THE INPUT:
>>>>
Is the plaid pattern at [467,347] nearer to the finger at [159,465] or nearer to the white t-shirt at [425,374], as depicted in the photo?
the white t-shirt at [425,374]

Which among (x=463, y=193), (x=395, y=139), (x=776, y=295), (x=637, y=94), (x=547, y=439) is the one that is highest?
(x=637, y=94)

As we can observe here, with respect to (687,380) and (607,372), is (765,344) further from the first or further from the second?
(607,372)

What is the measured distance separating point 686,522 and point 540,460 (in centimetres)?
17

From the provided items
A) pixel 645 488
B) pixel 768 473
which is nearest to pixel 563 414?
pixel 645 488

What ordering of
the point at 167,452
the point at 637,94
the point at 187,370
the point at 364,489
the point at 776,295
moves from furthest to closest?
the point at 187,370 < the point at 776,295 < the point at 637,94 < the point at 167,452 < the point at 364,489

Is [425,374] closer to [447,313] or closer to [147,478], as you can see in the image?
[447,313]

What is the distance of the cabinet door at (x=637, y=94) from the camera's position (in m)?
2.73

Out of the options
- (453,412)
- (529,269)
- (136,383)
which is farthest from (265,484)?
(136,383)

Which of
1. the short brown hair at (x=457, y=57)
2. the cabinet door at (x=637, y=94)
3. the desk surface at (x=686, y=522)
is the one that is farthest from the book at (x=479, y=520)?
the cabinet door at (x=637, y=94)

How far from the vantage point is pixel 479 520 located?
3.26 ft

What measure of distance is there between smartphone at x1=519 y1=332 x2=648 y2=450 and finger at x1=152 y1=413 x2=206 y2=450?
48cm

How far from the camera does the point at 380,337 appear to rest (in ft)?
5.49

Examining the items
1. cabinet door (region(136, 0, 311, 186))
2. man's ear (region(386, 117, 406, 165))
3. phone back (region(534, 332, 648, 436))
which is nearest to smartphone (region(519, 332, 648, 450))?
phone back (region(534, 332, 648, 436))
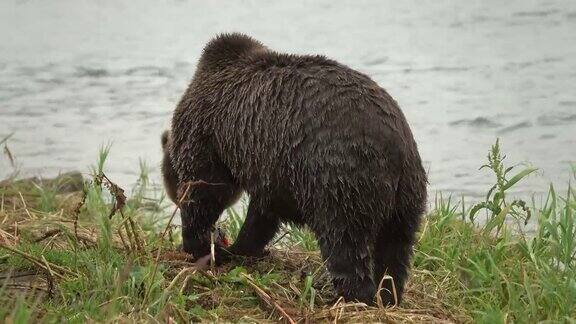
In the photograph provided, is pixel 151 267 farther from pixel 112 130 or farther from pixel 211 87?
pixel 112 130

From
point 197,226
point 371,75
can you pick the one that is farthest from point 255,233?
point 371,75

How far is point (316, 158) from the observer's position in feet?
17.0

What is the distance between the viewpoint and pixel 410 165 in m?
5.23

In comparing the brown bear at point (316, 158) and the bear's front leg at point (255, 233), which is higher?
the brown bear at point (316, 158)

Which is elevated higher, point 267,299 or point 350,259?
point 350,259

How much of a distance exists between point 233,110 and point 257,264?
1.04m

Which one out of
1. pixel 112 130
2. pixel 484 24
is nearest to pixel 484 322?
pixel 112 130

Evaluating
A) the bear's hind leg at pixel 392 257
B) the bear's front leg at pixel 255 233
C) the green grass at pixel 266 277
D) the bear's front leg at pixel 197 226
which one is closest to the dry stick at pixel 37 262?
the green grass at pixel 266 277

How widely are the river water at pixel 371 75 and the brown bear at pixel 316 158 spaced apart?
3.30 m

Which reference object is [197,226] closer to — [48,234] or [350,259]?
[48,234]

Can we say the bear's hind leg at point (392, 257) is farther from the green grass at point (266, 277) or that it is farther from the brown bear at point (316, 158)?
the green grass at point (266, 277)

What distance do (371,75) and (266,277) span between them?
6.59m

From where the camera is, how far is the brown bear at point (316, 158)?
16.8 feet

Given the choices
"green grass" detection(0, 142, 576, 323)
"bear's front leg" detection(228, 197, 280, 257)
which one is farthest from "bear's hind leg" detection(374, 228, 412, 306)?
"bear's front leg" detection(228, 197, 280, 257)
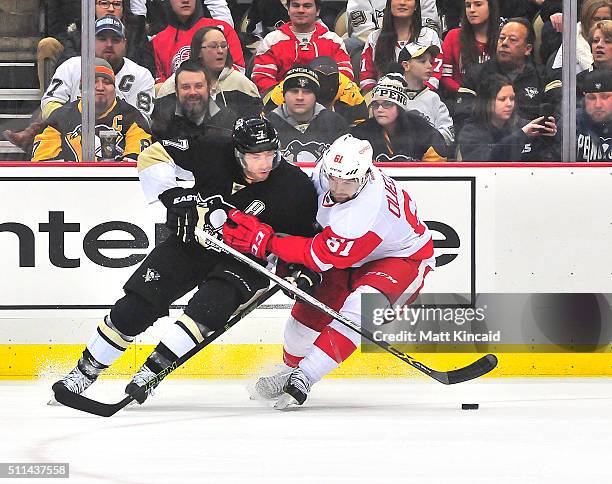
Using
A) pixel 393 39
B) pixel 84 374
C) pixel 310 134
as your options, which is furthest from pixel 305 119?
pixel 84 374

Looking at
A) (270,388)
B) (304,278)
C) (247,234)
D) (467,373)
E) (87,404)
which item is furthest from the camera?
(270,388)

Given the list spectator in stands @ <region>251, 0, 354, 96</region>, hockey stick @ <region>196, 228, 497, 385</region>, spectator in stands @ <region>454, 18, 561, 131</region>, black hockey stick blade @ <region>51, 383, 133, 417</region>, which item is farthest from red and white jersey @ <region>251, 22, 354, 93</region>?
black hockey stick blade @ <region>51, 383, 133, 417</region>

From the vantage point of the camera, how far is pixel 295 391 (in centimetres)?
502

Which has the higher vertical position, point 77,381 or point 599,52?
point 599,52

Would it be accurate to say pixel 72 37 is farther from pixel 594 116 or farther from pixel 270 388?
pixel 594 116

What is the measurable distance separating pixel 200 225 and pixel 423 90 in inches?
59.2

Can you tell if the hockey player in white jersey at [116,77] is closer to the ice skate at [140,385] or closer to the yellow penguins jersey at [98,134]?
the yellow penguins jersey at [98,134]

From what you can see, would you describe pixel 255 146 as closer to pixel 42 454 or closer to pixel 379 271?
pixel 379 271

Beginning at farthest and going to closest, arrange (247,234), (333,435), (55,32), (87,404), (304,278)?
(55,32), (304,278), (247,234), (87,404), (333,435)

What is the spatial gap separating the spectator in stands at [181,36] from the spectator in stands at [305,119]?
0.26 m

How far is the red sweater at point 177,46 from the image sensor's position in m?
6.04

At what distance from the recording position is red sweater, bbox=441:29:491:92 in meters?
6.15

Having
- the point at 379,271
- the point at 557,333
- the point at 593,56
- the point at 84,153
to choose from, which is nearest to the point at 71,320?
A: the point at 84,153

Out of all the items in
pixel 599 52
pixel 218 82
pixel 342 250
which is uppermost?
pixel 599 52
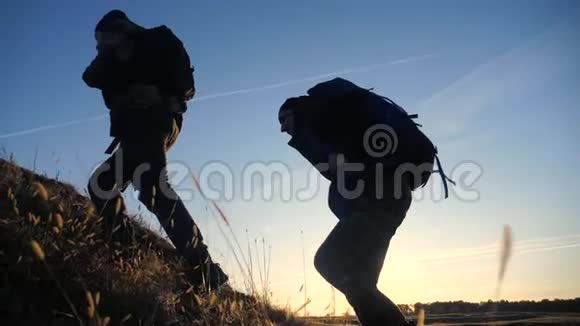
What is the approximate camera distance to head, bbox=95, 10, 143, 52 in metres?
4.05

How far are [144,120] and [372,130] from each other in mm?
1696

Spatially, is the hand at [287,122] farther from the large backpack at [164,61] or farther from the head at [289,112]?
the large backpack at [164,61]

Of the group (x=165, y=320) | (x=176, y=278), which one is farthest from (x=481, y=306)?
(x=165, y=320)

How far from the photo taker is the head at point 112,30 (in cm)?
405

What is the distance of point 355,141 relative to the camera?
10.4 ft

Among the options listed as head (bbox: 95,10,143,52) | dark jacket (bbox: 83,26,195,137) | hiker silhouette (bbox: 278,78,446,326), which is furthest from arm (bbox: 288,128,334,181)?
head (bbox: 95,10,143,52)

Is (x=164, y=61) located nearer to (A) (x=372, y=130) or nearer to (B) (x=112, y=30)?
(B) (x=112, y=30)

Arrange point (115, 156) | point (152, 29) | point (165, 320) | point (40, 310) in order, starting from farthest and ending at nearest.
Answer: point (152, 29) → point (115, 156) → point (165, 320) → point (40, 310)

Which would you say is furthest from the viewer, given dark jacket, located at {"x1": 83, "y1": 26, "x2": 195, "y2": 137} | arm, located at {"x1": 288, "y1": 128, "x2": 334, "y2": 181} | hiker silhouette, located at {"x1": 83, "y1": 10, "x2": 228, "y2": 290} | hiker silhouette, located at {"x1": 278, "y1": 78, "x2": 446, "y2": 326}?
dark jacket, located at {"x1": 83, "y1": 26, "x2": 195, "y2": 137}

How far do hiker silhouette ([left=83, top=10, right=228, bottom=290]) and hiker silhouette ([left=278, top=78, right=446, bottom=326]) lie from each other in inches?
39.1

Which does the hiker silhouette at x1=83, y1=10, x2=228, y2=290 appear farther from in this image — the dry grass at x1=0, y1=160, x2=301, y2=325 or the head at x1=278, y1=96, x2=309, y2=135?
the head at x1=278, y1=96, x2=309, y2=135

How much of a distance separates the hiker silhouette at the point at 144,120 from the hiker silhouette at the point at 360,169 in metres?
0.99

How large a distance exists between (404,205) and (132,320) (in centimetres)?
159

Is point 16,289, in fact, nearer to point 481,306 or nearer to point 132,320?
point 132,320
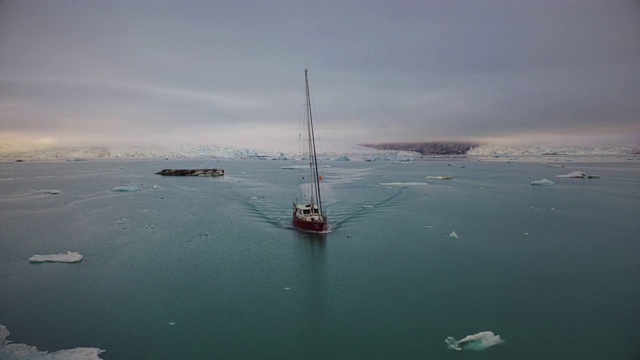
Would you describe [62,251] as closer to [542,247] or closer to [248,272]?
[248,272]

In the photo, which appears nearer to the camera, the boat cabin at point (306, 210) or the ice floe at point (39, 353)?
the ice floe at point (39, 353)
<<<<
WORK REQUIRED: Report each line above that contains the word "grass", and copy every such line in full.

THE RESULT:
C) the green grass at pixel 266 277
the green grass at pixel 266 277
Can we say the bear's hind leg at point (392, 257) is farther from the green grass at point (266, 277) or that it is farther from the brown bear at point (316, 158)?
the green grass at point (266, 277)
"green grass" detection(0, 142, 576, 323)
Which does the hiker silhouette at x1=83, y1=10, x2=228, y2=290 appear farther from in this image — the dry grass at x1=0, y1=160, x2=301, y2=325 or the head at x1=278, y1=96, x2=309, y2=135?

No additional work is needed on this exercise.